Where is that night? That night shall no longer return – not ever,
for death has already thrown it all into a different perspective. –
They sit at the table, they burrow and hide in the women’s smiles,
and the spirits of those who sleep will drink from our glasses,
those who lie unburied in far-off forests and foreign pastures.

Lager Heidenau, in the mountains above Zagubica 17 August 1944

From Bulgaria the gruff, savage cannon-fire booms,
thudding to the mountain ridge, then wavers and dims;
they all pile up – humans, animals, wagons, thoughts;
the road brays and bucks, the mane of the sky bolts.
You are within me, constant, in this moving pandemonium
always motionless; in my mind’s deepest cranny, you
shine mutely as an angel amazed at the ruin,
or a beetle set to bury itself in punk wood.
In the mountains 30 August 1944
I toppled next to him; his body flipped,
stiff already, as a gut string snaps.
Shot in the nape. “You’ll end like this as well,”
I whispered to myself, “Lie still, relax.
Now, Death’s the rose they say that patience makes.”
Der springt noch auf” rang out above me.
On my ear the muddied blood was caking.
Szentkirályszabadja, Hungary 31 October 1944

All That Still Matters At All.

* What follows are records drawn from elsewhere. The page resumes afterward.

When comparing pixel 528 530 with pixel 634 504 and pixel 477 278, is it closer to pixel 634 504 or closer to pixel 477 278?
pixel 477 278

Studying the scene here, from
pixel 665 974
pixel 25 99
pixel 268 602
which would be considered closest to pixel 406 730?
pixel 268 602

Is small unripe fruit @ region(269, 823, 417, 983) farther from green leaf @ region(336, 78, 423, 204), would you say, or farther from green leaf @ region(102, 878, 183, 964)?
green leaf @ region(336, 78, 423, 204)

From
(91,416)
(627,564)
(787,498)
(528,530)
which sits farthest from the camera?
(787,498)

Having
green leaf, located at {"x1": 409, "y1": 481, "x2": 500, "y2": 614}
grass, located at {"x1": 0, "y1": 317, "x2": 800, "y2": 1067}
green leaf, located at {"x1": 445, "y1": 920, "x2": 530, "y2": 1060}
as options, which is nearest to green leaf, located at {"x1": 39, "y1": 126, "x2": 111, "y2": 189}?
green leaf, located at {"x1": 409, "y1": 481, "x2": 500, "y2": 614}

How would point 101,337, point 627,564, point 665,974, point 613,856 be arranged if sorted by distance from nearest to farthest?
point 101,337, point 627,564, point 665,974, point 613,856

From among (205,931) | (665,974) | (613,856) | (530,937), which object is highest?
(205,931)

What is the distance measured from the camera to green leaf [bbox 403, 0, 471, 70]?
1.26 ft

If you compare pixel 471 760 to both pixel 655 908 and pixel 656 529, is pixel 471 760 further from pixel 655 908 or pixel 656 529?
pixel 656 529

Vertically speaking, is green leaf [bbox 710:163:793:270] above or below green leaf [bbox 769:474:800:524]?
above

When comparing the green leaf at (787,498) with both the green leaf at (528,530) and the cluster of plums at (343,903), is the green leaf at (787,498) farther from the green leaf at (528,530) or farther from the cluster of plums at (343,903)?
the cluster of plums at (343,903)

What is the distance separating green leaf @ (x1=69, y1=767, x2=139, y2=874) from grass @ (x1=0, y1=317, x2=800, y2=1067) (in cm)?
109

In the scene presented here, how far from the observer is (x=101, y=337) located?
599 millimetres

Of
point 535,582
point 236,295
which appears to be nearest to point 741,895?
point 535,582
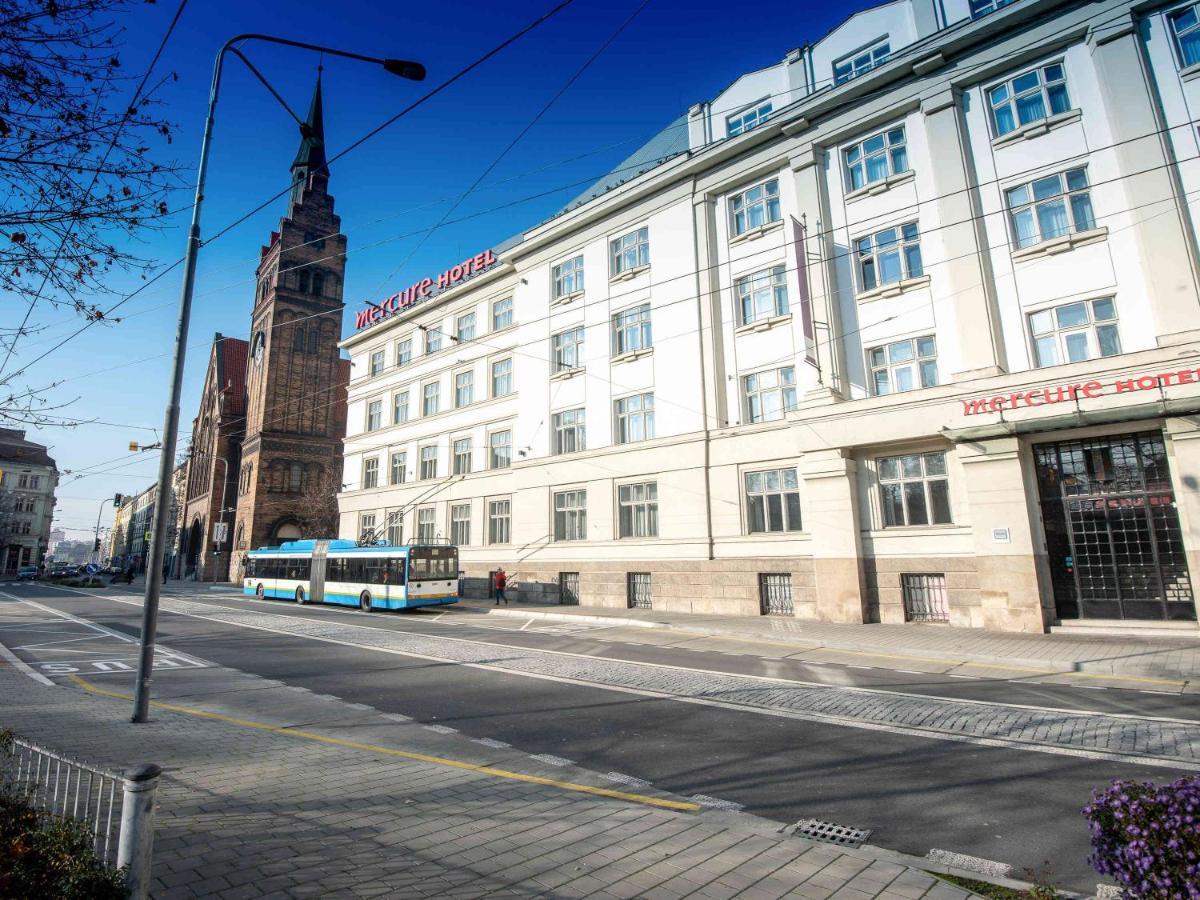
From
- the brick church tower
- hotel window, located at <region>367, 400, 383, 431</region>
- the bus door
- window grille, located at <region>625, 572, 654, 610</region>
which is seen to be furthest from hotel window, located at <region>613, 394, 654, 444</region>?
the brick church tower

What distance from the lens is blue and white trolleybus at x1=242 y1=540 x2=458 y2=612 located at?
26.2 metres

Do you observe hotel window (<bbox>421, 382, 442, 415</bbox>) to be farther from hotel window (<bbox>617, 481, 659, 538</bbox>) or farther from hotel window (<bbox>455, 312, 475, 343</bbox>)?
hotel window (<bbox>617, 481, 659, 538</bbox>)

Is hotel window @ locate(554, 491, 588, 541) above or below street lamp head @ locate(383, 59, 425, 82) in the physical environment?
below

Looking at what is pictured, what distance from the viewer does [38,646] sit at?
53.9ft

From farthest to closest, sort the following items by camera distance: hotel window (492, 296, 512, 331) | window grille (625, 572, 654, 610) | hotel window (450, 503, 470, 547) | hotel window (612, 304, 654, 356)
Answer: hotel window (450, 503, 470, 547)
hotel window (492, 296, 512, 331)
hotel window (612, 304, 654, 356)
window grille (625, 572, 654, 610)

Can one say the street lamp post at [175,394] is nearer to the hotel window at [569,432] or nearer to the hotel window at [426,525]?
the hotel window at [569,432]

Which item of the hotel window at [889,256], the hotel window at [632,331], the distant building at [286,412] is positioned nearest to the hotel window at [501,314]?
the hotel window at [632,331]

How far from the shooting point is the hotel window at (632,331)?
25.7m

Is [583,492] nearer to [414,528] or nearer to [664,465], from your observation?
[664,465]

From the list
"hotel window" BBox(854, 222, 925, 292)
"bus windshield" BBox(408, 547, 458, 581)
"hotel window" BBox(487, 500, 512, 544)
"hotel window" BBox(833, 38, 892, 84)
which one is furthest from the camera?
"hotel window" BBox(487, 500, 512, 544)

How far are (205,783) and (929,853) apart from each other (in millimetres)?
6367

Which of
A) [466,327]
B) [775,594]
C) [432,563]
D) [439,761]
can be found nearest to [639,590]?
[775,594]

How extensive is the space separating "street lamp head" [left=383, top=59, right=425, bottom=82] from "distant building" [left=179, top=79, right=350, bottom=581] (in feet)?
154

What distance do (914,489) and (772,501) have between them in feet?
14.7
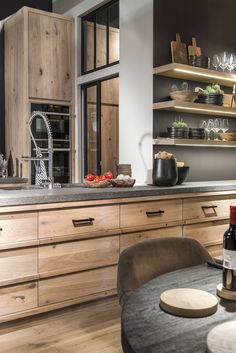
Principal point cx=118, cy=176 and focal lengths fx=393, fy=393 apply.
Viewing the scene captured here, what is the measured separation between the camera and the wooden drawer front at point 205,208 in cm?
327

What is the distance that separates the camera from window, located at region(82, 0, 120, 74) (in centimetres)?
471

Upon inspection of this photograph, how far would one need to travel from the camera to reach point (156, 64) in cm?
379

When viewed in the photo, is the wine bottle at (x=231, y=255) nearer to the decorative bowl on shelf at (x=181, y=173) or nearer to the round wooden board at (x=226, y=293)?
the round wooden board at (x=226, y=293)

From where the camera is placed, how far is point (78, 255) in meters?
2.64

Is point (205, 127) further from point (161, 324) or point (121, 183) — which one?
point (161, 324)

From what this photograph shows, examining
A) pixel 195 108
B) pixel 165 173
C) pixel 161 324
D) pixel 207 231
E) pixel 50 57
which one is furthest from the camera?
pixel 50 57

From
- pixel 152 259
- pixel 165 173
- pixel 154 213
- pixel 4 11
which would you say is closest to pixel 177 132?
pixel 165 173

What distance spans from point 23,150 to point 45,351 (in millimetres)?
2961

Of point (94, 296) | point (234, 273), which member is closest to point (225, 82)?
point (94, 296)

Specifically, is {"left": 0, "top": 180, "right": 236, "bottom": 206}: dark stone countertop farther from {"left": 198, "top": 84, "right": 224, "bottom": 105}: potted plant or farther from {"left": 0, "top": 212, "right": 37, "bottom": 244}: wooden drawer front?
{"left": 198, "top": 84, "right": 224, "bottom": 105}: potted plant

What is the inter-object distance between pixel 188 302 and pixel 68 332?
5.45ft

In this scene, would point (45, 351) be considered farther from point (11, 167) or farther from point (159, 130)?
point (11, 167)

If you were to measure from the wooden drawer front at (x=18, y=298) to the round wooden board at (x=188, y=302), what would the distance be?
159 centimetres

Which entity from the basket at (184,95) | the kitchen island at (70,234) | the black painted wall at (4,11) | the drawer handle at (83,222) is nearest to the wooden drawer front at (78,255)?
the kitchen island at (70,234)
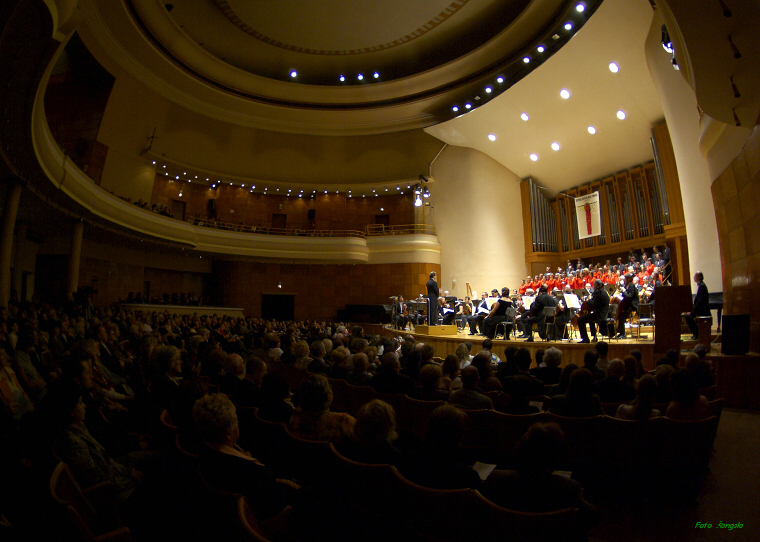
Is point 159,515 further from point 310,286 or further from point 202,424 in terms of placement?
point 310,286

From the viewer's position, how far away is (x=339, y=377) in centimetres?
424

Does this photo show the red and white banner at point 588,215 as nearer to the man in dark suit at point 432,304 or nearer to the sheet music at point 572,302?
the sheet music at point 572,302

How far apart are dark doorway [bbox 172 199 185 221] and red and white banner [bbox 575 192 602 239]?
48.8 ft

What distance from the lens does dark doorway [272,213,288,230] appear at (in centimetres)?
2027

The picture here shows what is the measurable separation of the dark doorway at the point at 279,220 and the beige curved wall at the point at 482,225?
764 cm

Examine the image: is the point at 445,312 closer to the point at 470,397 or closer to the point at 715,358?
the point at 715,358

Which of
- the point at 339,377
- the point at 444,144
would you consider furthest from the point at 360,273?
the point at 339,377

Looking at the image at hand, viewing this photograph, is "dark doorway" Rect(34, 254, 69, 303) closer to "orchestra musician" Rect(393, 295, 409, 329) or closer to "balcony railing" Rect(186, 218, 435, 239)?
"balcony railing" Rect(186, 218, 435, 239)

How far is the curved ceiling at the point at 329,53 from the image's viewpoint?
42.6 feet

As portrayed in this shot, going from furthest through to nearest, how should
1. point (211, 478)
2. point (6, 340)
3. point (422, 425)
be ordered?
point (6, 340)
point (422, 425)
point (211, 478)

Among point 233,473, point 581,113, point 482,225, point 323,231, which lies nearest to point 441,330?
point 233,473

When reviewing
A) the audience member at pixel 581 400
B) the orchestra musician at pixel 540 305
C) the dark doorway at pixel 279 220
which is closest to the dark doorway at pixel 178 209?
the dark doorway at pixel 279 220

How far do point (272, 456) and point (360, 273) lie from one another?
16.3 m

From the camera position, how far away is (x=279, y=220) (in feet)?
66.8
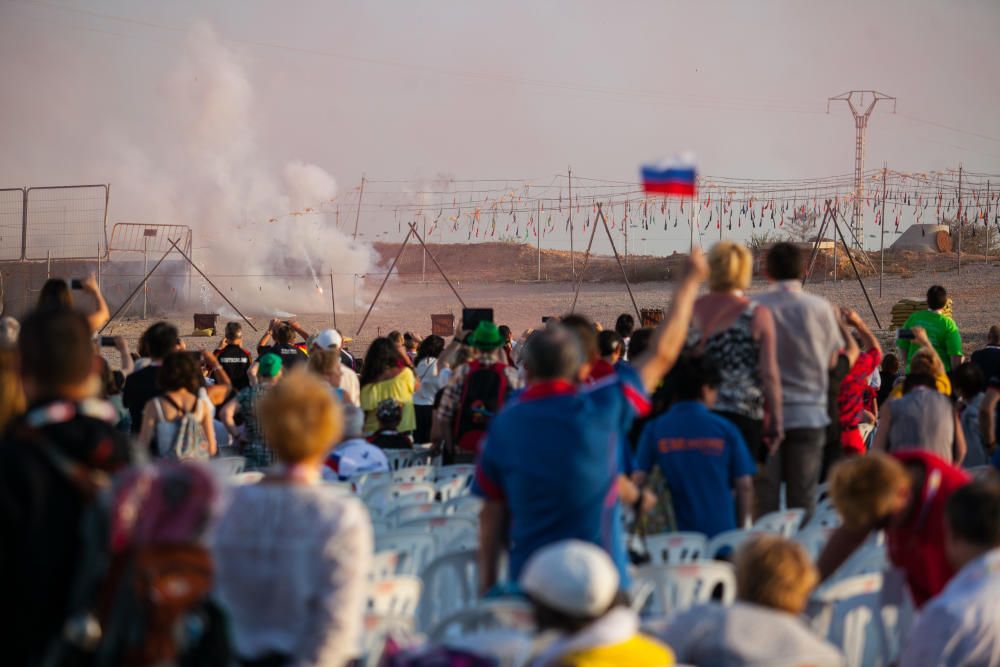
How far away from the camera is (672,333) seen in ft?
15.7

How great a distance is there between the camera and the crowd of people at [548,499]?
300cm

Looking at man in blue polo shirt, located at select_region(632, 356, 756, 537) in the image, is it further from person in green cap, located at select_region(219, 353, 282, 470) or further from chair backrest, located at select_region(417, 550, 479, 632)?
person in green cap, located at select_region(219, 353, 282, 470)

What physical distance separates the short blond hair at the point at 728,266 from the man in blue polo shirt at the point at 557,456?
213 centimetres

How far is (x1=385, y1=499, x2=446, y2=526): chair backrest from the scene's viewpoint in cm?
647

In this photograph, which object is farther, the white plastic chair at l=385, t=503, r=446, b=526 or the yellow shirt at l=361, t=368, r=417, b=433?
the yellow shirt at l=361, t=368, r=417, b=433

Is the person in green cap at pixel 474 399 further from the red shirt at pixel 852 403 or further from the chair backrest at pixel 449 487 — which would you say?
the red shirt at pixel 852 403

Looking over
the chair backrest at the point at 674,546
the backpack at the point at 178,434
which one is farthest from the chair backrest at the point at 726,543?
the backpack at the point at 178,434

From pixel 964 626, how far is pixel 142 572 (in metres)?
2.56

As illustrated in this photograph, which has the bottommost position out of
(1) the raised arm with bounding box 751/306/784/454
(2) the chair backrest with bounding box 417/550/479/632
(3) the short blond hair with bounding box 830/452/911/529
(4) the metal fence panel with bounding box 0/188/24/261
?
(2) the chair backrest with bounding box 417/550/479/632

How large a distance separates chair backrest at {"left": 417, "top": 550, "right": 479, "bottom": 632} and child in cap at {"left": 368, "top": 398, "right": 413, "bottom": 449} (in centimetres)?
462

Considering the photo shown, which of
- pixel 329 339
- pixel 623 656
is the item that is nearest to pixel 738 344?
pixel 623 656

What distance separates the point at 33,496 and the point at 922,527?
3.22 meters

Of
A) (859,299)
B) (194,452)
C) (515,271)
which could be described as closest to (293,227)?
(515,271)

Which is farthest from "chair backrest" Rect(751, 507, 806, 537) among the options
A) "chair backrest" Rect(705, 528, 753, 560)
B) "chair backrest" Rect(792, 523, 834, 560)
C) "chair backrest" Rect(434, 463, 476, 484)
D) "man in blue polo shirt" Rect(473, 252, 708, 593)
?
"chair backrest" Rect(434, 463, 476, 484)
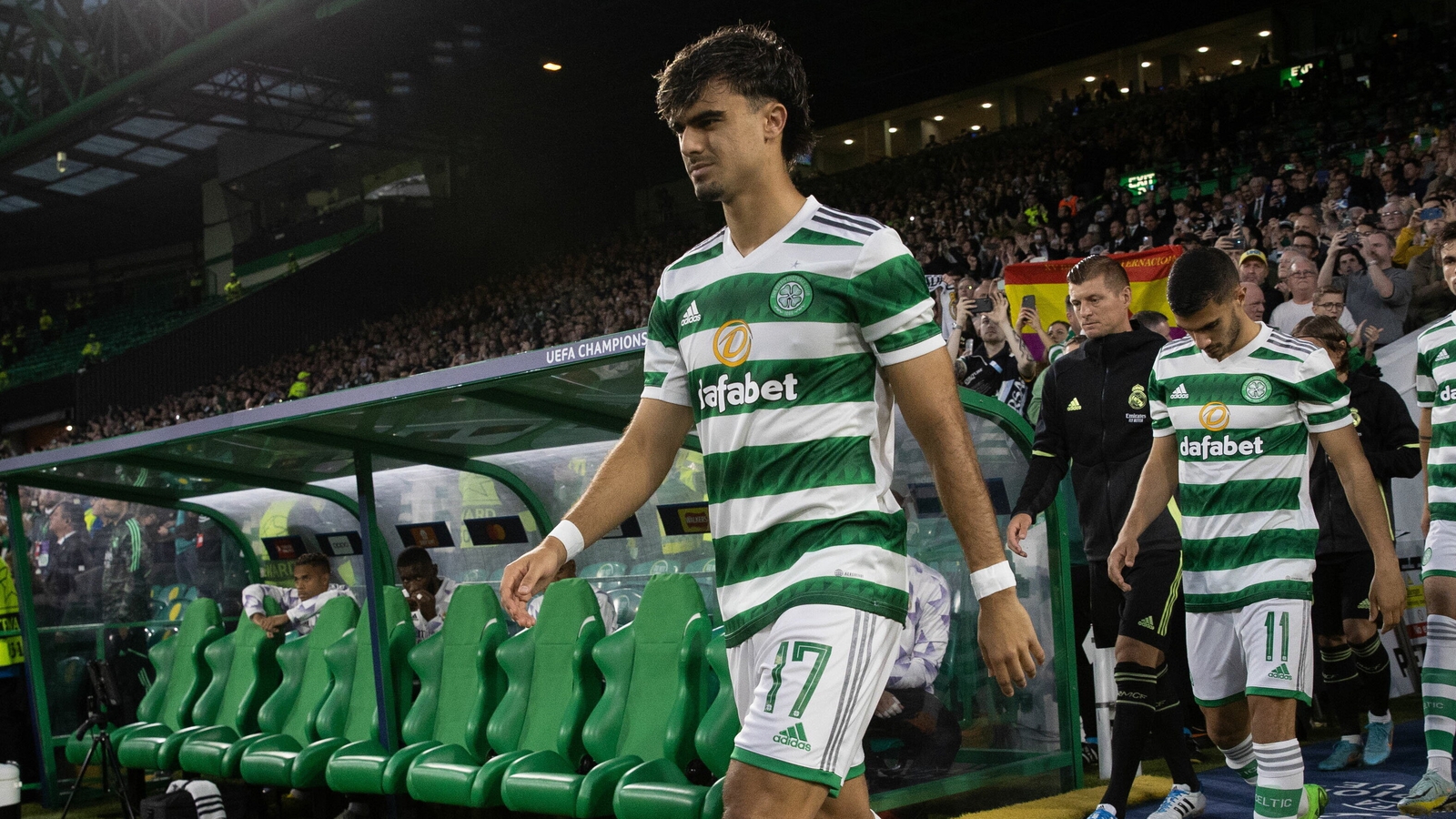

Selected Poems of Miklós Radnóti. Trans- lated by John M. Ridland and Peter V. Czipott, Foreword by David R. Slavitt. New American Press, Milwaukee, Wis., – Urbana,
Ill. 2014.)

János Pilinszky (1921–1981)
At all times I see them.
The moon brilliant. A black shaft looms up.
Beneath it, harnessed men
haul an immense cart.
Dragging that giant wagon
which grows bigger as the night grows
their bodies are divided among
the dust, their hunger and their trembling.
They are carrying the road, they are carrying the land,
the bleak potato fields,
and all they know is the weight of everything,
the burden of the skylines
and the falling bodies of their companions
which almost grow into their own
as they lurch, living layers,
treading each other’s footsteps.
The villages stay clear of them,
the gateways withdraw.
The distance, that has come to meet them,
reels away back.
Staggering, they wade knee deep
in the low, darkly muffled clatter
of their wooden clogs
as through invisible leaf litter.
Already their bodies belong to silence.
And they thrust their faces towards the height
as if they strained for a scent
of the faraway celestial troughs
because, prepared for their coming
like an opened cattle-yard,
its gates flung savagely back,
death gapes to its hinges.

Where you have fallen, you stay.
In the whole universe, this is your place.
Just this single spot.
But you have made this yours absolutely.
The countryside evades you.
House, mill, poplar,
each thing strives to be free of you
as if it were mutating in nothingness.
But now it is you who stay.
Did we bind you? You continue to watch us.
Did we rob you? You enriched yourself.
Speechless, speechless, you testify against us.

He steps out from the others.
He stands in the square silence.
The prison garb, the convict’s skull
blink like a projection.
He is horribly alone.
His pores are visible.
Everything about him is so gigantic,
everything is so tiny.
And this is all.
The rest –
the rest was simply
that he forgot to cry out
Before he collapsed.

(From János Pilinszky, The Desert of Love. Selected Poems translated by János Csokits and Ted Hughes. Revised and enlarged edition. Anvil Press Poetry, 1989, London.)